To use the Squeeze Theorem and show that a limit exists, follow these simple steps:

1. Identify the Functions: First, let’s say you have a function called $f(x)$ that you want to find the limit for as $x$ gets close to a number $a$.

   You need to find two other functions, $g(x)$ and $h(x)$, such that: $g(x) \leq f(x) \leq h(x)$ for all $x$ in a range around $a$, except maybe at $a$ itself.

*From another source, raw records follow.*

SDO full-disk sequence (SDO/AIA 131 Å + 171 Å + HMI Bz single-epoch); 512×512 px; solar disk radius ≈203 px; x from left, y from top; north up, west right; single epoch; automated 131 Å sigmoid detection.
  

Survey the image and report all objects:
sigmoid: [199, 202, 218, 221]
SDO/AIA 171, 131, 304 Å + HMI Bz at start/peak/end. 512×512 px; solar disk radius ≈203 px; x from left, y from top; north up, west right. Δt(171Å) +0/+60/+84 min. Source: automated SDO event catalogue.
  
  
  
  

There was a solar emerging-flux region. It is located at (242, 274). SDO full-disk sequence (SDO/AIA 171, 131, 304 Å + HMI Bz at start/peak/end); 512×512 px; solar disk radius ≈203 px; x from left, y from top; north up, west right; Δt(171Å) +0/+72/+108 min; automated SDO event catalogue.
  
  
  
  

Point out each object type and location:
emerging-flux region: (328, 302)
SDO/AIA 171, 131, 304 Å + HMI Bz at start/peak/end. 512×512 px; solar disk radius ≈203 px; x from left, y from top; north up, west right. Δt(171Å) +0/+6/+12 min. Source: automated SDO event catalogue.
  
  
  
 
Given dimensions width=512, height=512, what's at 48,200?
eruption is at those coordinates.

2. Evaluate Limits: Next, you need to figure out what happens to $g(x)$ and $h(x)$ as $x$ approaches $a$. In simple math language, you will find: $\lim_{x \to a} g(x) = L$ $\lim_{x \to a} h(x) = L$

3. Apply the Squeeze Theorem: If both limits end up being the same thing, $L$, then according to the Squeeze Theorem, you can say: $\lim_{x \to a} f(x) = L$

Example: Let’s look at the limit $\lim_{x \to 0} x^2 \sin(\frac{1}{x})$.

We know that $-1 \leq \sin(\frac{1}{x}) \leq 1$.

So, we can say: $-x^2 \leq x^2 \sin(\frac{1}{x}) \leq x^2$

As $x$ gets closer to $0$, both $-x^2$ and $x^2$ get closer to $0$.

This shows that: $\lim_{x \to 0} x^2 \sin(\frac{1}{x}) = 0$

And that's it! You've used the Squeeze Theorem to find the limit.